On April 5, 2012, the JOBS Act was signed into law. The JOBS Act contains
provisions that, among other things, relax certain reporting requirements for
qualifying public companies. We qualify as an "emerging growth company" under
the JOBS Act and are allowed to comply with new or revised accounting
pronouncements based on the effective date for private (not publicly traded)
companies. We elected to delay the adoption of new or revised accounting
standards, and as a result, we may not comply with new or revised accounting
standards on the relevant dates on which adoption of such standards is required
for
non-emerging
growth companies.
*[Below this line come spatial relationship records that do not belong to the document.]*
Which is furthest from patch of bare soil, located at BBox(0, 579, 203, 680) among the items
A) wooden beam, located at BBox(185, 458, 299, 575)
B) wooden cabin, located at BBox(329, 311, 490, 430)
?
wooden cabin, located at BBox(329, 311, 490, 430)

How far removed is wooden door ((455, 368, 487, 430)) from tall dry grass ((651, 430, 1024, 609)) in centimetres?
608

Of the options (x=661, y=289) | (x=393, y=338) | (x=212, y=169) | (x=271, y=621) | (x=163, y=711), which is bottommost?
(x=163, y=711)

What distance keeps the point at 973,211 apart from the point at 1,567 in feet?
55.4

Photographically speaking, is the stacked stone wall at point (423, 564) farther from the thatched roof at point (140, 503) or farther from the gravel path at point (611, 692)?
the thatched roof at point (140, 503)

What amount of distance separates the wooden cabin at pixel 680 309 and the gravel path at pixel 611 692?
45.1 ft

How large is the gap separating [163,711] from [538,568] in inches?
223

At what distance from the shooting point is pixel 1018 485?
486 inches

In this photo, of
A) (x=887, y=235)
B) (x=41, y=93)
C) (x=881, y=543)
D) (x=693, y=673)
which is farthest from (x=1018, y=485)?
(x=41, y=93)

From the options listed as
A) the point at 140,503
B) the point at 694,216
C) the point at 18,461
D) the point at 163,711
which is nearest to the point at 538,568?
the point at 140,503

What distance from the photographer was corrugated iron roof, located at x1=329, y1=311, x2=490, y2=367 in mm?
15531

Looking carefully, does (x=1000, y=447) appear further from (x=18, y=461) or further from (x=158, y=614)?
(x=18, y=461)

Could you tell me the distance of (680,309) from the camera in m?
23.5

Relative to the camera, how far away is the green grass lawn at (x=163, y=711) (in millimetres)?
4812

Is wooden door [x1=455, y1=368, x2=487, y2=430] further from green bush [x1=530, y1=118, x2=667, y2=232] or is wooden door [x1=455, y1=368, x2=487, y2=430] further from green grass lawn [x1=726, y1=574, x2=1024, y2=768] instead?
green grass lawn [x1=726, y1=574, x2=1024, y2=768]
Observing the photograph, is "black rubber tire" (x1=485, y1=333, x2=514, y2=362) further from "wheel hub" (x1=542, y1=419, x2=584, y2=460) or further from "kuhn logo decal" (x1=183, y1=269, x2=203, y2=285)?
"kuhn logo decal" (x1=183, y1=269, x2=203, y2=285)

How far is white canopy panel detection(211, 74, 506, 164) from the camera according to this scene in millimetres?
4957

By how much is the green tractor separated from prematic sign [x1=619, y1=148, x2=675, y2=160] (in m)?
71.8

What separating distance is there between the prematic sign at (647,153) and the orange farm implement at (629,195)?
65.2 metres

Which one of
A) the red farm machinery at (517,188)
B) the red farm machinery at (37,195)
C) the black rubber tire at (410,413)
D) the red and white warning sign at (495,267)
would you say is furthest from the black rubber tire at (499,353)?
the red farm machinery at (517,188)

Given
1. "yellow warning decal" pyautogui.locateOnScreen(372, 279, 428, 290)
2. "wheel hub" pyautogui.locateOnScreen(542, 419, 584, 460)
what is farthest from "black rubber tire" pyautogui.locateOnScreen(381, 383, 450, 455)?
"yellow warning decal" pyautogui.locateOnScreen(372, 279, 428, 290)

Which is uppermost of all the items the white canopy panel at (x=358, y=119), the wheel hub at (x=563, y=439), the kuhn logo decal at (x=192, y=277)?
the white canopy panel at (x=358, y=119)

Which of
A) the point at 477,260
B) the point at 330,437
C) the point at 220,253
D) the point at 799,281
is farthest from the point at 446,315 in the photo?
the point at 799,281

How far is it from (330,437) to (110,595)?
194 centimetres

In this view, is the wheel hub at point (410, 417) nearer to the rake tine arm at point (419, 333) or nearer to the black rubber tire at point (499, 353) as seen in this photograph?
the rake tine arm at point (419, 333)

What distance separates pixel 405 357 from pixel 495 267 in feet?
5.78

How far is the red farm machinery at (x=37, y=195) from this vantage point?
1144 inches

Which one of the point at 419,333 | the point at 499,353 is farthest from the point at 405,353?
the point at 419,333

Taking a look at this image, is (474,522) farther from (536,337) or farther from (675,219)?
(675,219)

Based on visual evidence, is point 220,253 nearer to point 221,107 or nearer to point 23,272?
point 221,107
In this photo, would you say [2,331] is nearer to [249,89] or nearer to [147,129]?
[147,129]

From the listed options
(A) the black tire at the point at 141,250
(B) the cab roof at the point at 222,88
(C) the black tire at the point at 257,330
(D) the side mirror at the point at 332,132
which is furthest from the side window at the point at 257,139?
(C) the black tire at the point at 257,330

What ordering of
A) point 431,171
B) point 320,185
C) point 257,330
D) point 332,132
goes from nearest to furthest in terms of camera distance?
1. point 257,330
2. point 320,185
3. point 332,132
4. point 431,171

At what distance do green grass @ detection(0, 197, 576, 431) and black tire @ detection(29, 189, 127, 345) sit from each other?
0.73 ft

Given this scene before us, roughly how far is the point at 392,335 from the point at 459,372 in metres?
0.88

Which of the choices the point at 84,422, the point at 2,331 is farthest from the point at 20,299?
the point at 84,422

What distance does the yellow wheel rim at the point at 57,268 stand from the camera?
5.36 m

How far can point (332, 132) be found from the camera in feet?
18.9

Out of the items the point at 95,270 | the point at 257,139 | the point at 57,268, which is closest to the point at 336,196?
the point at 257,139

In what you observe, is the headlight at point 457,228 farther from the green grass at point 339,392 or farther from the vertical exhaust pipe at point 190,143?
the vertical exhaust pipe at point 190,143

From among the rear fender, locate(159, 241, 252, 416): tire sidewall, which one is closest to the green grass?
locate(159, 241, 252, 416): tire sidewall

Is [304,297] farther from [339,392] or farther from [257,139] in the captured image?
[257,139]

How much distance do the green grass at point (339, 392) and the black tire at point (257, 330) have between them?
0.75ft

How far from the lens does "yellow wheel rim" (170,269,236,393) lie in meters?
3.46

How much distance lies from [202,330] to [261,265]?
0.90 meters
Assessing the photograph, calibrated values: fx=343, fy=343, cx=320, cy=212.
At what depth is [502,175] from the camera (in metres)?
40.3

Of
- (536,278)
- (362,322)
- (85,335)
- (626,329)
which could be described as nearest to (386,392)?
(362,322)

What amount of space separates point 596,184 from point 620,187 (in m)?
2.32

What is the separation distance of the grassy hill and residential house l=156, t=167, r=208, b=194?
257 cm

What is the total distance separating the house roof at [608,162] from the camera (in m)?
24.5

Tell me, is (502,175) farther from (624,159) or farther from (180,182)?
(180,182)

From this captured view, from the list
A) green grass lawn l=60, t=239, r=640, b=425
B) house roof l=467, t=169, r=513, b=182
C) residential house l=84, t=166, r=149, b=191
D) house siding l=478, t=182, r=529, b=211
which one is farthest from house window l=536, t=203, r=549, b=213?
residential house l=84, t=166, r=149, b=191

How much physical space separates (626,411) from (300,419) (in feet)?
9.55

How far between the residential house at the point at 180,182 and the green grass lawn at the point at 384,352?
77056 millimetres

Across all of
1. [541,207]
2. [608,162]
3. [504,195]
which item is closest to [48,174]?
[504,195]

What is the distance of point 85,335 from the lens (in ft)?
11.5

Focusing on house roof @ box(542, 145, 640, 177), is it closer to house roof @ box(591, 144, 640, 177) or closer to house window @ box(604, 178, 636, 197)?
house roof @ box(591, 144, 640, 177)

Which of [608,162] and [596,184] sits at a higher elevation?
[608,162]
As a result, our financial statements may not be comparable to
companies that comply with new or revised accounting pronouncements as of public
company effective dates.

As an "emerging growth company", we are not required to, among other things,
(i) provide an auditor's attestation report on our system of internal controls
over financial reporting pursuant to Section 404, (ii) provide all of the
compensation disclosure that may be required of
non-emerging
growth public companies under the Dodd-Frank Wall Street Reform and Consumer
Protection Act, (iii) comply with any requirement that may be adopted by the
PCAOB regarding mandatory audit firm rotation or a supplement to the auditor's
report providing additional information about the audit and the financial
statements (auditor discussion and analysis), and (iv) disclose certain
executive compensation related items such as the correlation between executive
compensation and performance and comparisons of the CEO's compensation to median
employee compensation. These exemptions will apply for a period of five years
following the completion of our initial public offering or until we are no
longer an "emerging growth company," whichever is earlier.